— Begin —

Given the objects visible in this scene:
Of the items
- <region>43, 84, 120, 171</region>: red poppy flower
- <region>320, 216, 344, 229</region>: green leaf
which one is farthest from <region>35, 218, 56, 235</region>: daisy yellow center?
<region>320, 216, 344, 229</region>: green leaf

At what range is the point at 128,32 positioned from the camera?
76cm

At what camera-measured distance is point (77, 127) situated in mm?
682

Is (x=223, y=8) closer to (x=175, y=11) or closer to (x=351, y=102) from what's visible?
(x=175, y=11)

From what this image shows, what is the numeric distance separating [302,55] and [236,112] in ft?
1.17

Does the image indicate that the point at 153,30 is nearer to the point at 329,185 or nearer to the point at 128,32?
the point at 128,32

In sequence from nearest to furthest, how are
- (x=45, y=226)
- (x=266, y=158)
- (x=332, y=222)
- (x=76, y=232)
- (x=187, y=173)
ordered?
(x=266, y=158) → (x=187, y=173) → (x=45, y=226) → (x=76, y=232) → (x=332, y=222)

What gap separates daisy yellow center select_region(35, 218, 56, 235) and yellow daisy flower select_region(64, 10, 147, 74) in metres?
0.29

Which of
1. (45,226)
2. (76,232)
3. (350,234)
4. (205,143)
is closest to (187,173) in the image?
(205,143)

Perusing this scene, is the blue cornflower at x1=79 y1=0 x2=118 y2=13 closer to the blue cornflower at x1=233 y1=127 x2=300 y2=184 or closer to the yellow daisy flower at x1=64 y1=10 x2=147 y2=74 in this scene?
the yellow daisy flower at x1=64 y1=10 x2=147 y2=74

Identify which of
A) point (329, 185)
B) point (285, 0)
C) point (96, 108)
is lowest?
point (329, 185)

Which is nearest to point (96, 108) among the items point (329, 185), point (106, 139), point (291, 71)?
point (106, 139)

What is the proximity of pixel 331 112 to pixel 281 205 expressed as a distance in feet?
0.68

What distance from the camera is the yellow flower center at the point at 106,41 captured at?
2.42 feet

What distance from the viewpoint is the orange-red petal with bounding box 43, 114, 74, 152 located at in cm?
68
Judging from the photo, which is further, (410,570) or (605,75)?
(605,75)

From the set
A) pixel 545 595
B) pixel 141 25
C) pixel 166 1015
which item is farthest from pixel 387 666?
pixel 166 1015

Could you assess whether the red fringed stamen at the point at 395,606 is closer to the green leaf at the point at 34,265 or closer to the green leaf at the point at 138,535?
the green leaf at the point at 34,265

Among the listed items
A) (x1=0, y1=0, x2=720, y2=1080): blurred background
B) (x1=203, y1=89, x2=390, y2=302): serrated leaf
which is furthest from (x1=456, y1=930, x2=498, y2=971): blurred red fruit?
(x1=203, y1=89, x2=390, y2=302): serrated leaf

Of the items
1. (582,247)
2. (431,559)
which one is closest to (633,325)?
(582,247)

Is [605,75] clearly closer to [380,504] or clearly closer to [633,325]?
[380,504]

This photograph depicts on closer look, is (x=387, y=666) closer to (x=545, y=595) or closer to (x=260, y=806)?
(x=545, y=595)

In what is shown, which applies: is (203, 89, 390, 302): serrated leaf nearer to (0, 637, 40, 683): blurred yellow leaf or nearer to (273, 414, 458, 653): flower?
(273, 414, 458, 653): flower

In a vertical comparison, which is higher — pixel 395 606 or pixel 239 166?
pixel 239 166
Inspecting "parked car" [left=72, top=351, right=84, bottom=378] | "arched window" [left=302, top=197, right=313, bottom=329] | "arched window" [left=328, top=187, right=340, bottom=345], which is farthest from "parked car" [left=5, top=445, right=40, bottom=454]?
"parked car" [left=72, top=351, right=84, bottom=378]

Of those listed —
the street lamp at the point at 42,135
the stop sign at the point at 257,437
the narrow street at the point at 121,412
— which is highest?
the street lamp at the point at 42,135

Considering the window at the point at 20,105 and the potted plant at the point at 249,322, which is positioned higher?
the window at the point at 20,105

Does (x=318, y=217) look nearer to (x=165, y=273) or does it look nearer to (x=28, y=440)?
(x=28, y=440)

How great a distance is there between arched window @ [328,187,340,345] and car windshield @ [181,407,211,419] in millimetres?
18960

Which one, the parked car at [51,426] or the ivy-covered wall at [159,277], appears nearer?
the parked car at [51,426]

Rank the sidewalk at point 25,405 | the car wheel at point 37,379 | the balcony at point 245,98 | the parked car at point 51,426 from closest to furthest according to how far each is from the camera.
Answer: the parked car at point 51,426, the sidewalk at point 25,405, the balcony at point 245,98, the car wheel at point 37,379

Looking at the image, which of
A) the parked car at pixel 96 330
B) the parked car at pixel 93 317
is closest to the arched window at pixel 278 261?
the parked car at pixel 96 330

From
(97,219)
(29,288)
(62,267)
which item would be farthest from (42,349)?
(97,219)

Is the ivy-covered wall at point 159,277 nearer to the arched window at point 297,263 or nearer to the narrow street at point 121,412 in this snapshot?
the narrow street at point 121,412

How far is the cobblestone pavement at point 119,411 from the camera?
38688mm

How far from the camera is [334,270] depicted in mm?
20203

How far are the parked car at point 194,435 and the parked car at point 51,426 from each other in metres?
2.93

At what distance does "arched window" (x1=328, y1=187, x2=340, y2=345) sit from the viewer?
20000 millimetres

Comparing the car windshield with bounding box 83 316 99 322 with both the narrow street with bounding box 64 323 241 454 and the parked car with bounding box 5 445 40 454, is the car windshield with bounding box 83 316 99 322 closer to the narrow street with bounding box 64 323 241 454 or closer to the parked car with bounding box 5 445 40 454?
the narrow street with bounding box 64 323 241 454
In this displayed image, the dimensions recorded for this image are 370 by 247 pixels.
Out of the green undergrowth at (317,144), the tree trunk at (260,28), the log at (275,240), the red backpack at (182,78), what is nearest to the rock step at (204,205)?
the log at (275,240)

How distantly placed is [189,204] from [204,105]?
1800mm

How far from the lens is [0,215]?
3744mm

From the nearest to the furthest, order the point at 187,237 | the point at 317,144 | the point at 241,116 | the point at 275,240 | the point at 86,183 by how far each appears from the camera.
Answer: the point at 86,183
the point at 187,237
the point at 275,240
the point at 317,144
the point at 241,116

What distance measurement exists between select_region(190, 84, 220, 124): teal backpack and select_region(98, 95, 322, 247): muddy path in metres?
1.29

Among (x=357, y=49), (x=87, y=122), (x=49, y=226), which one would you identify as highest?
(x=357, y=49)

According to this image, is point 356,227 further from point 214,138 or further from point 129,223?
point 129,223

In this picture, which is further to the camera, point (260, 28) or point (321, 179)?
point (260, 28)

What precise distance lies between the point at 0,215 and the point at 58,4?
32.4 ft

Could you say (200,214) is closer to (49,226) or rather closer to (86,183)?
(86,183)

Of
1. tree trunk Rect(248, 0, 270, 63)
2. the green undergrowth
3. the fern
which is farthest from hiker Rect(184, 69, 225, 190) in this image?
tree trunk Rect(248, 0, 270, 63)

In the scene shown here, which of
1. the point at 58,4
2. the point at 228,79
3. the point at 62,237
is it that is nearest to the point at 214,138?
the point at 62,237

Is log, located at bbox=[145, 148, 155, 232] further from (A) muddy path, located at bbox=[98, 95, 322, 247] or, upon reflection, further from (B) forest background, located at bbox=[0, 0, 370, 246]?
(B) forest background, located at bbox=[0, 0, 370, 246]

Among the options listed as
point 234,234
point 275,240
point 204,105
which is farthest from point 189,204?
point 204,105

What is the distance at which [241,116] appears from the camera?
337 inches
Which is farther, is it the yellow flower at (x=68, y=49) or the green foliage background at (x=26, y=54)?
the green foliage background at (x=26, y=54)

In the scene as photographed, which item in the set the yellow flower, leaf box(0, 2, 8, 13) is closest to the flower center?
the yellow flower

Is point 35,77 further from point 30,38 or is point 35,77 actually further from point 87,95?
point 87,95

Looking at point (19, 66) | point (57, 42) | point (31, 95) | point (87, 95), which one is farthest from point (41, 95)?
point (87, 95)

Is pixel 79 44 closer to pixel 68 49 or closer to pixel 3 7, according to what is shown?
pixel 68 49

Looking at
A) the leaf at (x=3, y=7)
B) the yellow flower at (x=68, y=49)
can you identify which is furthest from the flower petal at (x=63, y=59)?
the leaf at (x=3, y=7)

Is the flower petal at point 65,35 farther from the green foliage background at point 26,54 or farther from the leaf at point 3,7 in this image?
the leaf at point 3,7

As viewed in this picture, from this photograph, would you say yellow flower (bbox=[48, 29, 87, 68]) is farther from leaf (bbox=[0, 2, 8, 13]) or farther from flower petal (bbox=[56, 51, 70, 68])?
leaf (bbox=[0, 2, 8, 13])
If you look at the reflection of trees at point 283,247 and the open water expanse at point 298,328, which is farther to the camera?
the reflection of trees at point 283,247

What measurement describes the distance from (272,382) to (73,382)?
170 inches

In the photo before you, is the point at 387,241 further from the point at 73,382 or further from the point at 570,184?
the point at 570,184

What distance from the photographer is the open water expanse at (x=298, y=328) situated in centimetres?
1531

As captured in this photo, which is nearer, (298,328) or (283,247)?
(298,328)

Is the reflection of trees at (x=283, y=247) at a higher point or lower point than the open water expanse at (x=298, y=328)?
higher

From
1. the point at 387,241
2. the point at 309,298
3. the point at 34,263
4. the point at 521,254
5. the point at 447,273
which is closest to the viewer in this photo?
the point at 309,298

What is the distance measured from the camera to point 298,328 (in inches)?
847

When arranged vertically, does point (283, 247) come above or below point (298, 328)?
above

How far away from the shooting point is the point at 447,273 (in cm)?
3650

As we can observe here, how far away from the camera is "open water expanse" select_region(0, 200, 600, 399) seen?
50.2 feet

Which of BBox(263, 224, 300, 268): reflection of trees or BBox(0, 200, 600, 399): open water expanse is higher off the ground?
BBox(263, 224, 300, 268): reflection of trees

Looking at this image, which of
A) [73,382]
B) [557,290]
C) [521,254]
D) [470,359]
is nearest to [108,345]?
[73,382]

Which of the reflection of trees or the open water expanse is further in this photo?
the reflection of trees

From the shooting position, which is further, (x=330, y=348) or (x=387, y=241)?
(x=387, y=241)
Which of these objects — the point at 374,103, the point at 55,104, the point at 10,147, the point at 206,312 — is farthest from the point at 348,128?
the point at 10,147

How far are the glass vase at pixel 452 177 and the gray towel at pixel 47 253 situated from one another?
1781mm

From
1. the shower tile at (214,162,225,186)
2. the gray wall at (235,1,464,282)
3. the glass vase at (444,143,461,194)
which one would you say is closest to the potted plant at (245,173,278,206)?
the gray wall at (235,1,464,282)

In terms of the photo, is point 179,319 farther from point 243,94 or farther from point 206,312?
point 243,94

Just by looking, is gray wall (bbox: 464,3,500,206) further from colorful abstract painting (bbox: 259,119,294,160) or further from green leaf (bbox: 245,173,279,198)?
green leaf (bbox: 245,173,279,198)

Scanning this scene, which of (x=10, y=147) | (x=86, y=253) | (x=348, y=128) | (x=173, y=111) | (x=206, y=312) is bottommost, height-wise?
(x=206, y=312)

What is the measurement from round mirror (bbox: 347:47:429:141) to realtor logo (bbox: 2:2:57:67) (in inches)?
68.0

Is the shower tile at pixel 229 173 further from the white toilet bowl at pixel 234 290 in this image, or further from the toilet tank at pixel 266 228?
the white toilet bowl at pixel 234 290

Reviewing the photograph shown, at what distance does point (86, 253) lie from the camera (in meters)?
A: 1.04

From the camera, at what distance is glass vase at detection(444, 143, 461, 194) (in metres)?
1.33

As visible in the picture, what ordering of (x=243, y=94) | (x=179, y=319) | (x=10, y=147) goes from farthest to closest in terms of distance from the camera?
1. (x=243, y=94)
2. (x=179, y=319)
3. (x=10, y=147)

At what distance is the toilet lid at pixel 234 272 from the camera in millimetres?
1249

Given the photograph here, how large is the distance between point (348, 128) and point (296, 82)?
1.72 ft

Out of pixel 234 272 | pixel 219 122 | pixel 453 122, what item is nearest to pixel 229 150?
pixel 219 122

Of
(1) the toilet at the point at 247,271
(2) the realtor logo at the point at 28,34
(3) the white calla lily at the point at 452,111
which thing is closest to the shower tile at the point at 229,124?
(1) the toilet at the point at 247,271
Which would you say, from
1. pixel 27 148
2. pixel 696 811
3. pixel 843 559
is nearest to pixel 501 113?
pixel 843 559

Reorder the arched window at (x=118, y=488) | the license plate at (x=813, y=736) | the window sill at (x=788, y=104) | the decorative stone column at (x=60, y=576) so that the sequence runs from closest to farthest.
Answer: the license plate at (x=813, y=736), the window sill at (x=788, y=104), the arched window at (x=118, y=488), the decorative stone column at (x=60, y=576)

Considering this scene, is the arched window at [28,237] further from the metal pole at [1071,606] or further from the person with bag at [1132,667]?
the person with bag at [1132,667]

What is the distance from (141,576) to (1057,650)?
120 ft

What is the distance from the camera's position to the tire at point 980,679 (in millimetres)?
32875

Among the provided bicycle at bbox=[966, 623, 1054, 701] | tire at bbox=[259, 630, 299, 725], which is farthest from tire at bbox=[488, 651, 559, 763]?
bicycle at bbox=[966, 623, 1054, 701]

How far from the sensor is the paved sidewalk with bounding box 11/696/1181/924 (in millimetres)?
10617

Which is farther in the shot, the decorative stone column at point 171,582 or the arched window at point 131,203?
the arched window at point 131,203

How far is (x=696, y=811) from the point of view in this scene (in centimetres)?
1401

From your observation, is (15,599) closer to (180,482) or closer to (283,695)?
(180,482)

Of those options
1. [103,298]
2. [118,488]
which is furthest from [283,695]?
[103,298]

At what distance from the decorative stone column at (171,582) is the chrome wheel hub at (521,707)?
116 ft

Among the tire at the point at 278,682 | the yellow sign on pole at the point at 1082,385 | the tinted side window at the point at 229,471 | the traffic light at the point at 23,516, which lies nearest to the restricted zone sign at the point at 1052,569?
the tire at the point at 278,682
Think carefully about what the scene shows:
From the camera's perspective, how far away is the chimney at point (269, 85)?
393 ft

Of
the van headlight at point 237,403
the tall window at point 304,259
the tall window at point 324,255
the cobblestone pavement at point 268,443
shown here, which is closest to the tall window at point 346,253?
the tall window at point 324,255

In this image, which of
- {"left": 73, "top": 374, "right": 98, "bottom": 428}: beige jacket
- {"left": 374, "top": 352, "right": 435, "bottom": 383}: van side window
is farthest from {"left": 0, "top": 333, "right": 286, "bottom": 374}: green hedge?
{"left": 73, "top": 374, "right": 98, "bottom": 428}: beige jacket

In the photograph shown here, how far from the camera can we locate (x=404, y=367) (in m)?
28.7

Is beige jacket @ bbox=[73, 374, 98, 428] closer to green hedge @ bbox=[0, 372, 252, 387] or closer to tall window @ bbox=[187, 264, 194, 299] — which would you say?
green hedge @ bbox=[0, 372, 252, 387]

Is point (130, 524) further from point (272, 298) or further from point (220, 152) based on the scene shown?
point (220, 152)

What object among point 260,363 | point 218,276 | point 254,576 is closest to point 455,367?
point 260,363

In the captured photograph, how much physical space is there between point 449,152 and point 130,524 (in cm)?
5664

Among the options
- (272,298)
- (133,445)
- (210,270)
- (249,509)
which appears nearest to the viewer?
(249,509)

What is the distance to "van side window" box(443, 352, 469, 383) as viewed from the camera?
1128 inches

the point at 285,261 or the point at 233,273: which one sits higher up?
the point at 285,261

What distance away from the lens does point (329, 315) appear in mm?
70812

— End —

• **WRITTEN TASK**
Reproduce the lines word for word, starting with the first line of the records and going on through the line containing "daisy yellow center?".

• **EXERCISE RESPONSE**
Given the objects visible in this scene:
Of the items
- <region>43, 84, 120, 171</region>: red poppy flower
- <region>320, 216, 344, 229</region>: green leaf
which one is farthest from <region>35, 218, 56, 235</region>: daisy yellow center?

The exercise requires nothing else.